Pek çok değer bu topraklarda yanyana günümüze kadar yaşamayı başarmıştır. Hatay’ı tüm renkleriyle yeniden ihya edeceğiz. Hatay Meclis binamız başta olmak üzere yıkılan medeniyet değerlerimizi aslına uygun şekilde tekrar yapacak, zarar görenleri restore edeceğiz.”
İnsan iradesini aşan engeller haricinde depremle ilgili tüm eksiklik, aksaklıkları en küçük detayına kadar belirledik. İnşallah bundan sonra tekerrür etmemesi için beşer planında elimizden ne geliyorsa yapacağız. 81 il için hazırladığımız afet planını son tecrübeler ışığında gözden geçiriyor, güçlendiriyoruz.
Devlet ve millet olarak varlığımıza yönelen her türlü tehdidi birer risk kabul ediyoruz. Afet ve kriz yönetim sistemimizi siyasi, ekonomik, sosyal her türlü riske ve tehdide karşı insanlarımızın maddi ve manevi tüm mağduriyetlerin önüne geçecek yapıya kavuşturmayı planlıyoruz.
Bazı mekanizmaları şimdiden işletmeye başladık. İstanbul’da rahmetli Kadir Topbaş döneminde planlanan deprem acil eylem planını valiliğimiz vasıtasıyla gündeme soktuk. 128 okulumuzdan 109’unun yıkılıp yeniden yapılması kararlaştırıldı. Bu okullardan 93’ü öğrencileri başta olmak üzere farklı yerlere nakledilerek hemen boşaltıldı.

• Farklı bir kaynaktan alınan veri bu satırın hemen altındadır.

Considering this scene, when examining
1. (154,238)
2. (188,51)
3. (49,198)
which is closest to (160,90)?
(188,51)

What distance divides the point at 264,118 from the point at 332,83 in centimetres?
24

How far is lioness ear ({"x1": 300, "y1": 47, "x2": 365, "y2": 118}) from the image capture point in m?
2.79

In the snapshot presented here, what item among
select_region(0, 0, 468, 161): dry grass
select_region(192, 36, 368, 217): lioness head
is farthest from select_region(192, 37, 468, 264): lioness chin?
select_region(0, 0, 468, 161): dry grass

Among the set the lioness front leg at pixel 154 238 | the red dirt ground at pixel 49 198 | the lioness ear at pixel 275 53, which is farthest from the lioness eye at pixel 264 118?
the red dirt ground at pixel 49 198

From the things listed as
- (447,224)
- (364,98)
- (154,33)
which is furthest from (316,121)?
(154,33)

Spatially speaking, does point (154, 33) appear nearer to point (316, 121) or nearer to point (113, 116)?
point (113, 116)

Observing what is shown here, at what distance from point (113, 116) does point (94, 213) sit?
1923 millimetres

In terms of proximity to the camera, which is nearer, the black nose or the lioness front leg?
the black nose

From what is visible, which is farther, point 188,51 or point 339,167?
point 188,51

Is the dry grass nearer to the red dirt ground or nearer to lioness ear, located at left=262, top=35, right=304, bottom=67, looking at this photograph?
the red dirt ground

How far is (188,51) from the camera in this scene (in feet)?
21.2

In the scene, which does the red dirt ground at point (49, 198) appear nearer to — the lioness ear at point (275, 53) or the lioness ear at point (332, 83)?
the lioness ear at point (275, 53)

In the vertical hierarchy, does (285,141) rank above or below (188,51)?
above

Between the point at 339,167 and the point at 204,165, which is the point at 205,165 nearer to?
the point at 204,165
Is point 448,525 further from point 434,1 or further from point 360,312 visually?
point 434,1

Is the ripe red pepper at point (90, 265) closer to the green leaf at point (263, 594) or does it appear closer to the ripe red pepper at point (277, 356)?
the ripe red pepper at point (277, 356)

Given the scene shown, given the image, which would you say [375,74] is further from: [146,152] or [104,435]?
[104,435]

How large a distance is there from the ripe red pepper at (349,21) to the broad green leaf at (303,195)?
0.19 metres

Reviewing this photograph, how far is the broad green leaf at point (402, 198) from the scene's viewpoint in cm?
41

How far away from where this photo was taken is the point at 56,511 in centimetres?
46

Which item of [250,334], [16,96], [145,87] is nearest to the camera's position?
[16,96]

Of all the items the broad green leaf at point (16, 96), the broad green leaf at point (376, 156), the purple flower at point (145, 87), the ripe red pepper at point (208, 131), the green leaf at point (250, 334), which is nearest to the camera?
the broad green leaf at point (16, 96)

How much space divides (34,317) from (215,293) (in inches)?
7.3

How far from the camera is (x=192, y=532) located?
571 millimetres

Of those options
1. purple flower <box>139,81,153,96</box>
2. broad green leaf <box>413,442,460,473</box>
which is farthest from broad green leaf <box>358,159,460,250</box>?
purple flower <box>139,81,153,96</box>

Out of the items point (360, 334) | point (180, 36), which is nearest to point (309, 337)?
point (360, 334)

Bize vakit kaybettiren engel çıkaran hususları hızla bertaraf etmekte kararlıyız. Burada bir ricam var; ne olur kentsel dönüşüm planlarımızı benim vatandaşım engellemesin. Eğer kentsel dönüşüm noktasında vatandaşlarımız bize yardımcı olsun.

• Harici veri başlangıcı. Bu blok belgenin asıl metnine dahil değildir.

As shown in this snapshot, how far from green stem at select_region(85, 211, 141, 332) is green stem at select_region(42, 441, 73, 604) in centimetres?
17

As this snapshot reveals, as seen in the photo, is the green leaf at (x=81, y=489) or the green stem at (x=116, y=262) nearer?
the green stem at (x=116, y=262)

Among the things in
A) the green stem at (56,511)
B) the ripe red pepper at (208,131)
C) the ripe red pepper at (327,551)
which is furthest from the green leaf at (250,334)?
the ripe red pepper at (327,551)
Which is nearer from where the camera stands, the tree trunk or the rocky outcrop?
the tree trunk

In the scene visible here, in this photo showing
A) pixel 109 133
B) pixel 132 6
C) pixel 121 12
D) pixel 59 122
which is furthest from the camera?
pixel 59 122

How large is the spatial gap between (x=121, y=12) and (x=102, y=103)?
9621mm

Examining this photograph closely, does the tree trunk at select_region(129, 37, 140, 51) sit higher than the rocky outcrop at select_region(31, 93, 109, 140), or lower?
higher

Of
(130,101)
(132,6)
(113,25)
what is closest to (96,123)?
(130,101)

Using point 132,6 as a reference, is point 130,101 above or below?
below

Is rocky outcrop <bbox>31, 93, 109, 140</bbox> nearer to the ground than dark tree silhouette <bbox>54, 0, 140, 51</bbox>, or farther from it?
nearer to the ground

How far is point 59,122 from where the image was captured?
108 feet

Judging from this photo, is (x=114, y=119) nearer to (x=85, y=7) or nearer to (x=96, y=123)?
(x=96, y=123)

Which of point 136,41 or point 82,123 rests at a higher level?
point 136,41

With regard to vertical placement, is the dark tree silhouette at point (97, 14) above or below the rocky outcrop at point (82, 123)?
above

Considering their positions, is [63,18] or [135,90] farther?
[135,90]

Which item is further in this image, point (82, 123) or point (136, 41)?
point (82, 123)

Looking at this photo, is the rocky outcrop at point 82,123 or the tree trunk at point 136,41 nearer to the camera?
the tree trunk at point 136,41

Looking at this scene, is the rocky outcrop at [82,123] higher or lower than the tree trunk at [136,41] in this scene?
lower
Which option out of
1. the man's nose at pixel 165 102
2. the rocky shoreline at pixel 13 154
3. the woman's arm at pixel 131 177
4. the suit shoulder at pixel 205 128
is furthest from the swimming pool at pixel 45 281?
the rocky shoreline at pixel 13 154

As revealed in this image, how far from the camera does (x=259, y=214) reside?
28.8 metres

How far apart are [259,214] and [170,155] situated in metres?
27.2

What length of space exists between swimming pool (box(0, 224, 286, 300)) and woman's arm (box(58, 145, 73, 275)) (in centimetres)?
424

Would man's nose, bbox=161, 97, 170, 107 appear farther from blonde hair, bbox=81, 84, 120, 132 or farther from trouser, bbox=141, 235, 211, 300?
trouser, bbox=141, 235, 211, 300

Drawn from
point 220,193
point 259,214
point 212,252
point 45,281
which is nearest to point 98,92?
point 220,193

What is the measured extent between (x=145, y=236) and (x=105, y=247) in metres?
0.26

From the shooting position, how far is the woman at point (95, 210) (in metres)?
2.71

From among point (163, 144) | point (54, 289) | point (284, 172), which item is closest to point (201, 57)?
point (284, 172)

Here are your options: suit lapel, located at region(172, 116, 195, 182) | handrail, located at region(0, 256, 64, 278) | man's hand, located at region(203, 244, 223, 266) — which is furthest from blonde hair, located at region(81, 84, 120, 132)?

Kimi siyasi, kimi ticari kaygılarla kentsel dönüşüm planlarını engelleyen veya geciktiren herkesi milletimizle paylaşacağız.
İstanbul başta olmak üzere diğer şehirlerimizde benzer durumlar yaşandığını biliyoruz. İdeolojik saplantılar, basit çıkar kaygılarıyla yürütülen engelleme çabalarının artık son bulmasını diliyoruz.
Deprem bölgesindeki enkaz harfiyatlarının ve artıklarının dönüştürülmesiyle ilgili tedbirleri sizlerle paylaşarak sözlerimi tamamlamak istiyorum.
Atıkları çevre ve insana zarar vermeyecek coğrafyasına uygun yerlere taşıyacağız. Tün unsurlar ayrıştırıldıktan sonra beton ve tuğla atıklarını yeni inşa edeceğimiz yerlerde dolgu malzemesi olarak kullanacağız. Hem atıkları değerlendiren hem çevreyi koruyan sistemle enkazları ortadan kaldırmış olacağız. Hatay’ın demografik yapısının değiştirilmesi gibi dedikodulara lütfen iltifat etmeyin. Hatay’ın demografik yapısını değiştirmeye evelallah kimsenin gücü yetmez, bunu da böyle bilin.”